__Document segment__
++++++++++

[OBORONA-SPAM] Re: ipod madness

Art Alexion art.alexion at verizon.net
Tue Apr 25 14:08:32 UTC 2006


I'm no expert on this, but I think you are on the right track, but have the 
details wrong, perhaps backwards.

In the FAT file system, files are stored in blocks of a fixed size.  Sometimes 
you can control that, but the larger the disk, the less control you have as 
the File Access Table (FAT) can only contain a fixed number of entries, so 
the bigger the disc, the bigger the size of the blocks.  FAT32, introduced in 
win98, was an improvement over FAT16 (win3.1-win95), because the table size 
increased, allowing more blocks (and with that, potentially smaller blocks).

With FAT, a file can be spread over multiple blocks, but multiple files cannot 
share a block. As soon as a file uses one byte of a block, the block is 
completely used as far as other files are concerned.

Efficient use of blocks is a matter of happenstance, the idea being that the 
fewer low use blocks, the more efficient the storage.

With large blocks, this can be a problem because, in your example of 64k 
blocks, a single byte from a file will take up that entire 64k.

Wile the effect is less with, say, 10MB of larger music files (1-3 files) than 
with 4k text files (2500 files - each one contributing some slack), it is 
still more efficient to go with the smallest block size possible.

++++++++++

__Given information__
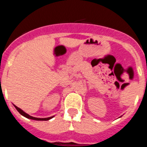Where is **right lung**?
I'll return each instance as SVG.
<instances>
[{
	"label": "right lung",
	"mask_w": 147,
	"mask_h": 147,
	"mask_svg": "<svg viewBox=\"0 0 147 147\" xmlns=\"http://www.w3.org/2000/svg\"><path fill=\"white\" fill-rule=\"evenodd\" d=\"M14 107H15L16 109L18 110V111L19 112L21 115H22V116H25V117H26V118H28V119H31L37 120V121H47V120L51 119H52L53 117V116H51V117H48V118H36V117H33V116H30V115H28V113H25V112L23 111L22 110H21L20 108H19L18 107L16 106V105H14Z\"/></svg>",
	"instance_id": "add662e5"
}]
</instances>
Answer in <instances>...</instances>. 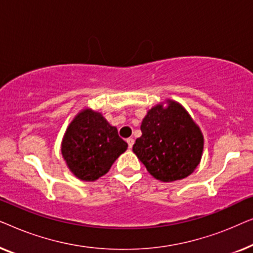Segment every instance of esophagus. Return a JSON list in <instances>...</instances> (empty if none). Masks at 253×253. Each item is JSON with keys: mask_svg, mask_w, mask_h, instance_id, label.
<instances>
[{"mask_svg": "<svg viewBox=\"0 0 253 253\" xmlns=\"http://www.w3.org/2000/svg\"><path fill=\"white\" fill-rule=\"evenodd\" d=\"M126 143H127V146H129V148H132L133 144H134L133 138H127V139H126Z\"/></svg>", "mask_w": 253, "mask_h": 253, "instance_id": "1", "label": "esophagus"}]
</instances>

++++++++++

__Required task 1__
Please copy everything in the FAT file system post from "[OBORONA-SPAM] Re: ipod" down to "wrong, perhaps backwards.".
__Required task 2__
According to the FAT file system post, in which Windows version was FAT32 introduced?

__Written solution 1__
[OBORONA-SPAM] Re: ipod madness

Art Alexion art.alexion at verizon.net
Tue Apr 25 14:08:32 UTC 2006


I'm no expert on this, but I think you are on the right track, but have the 
details wrong, perhaps backwards.

__Written solution 2__
Win98.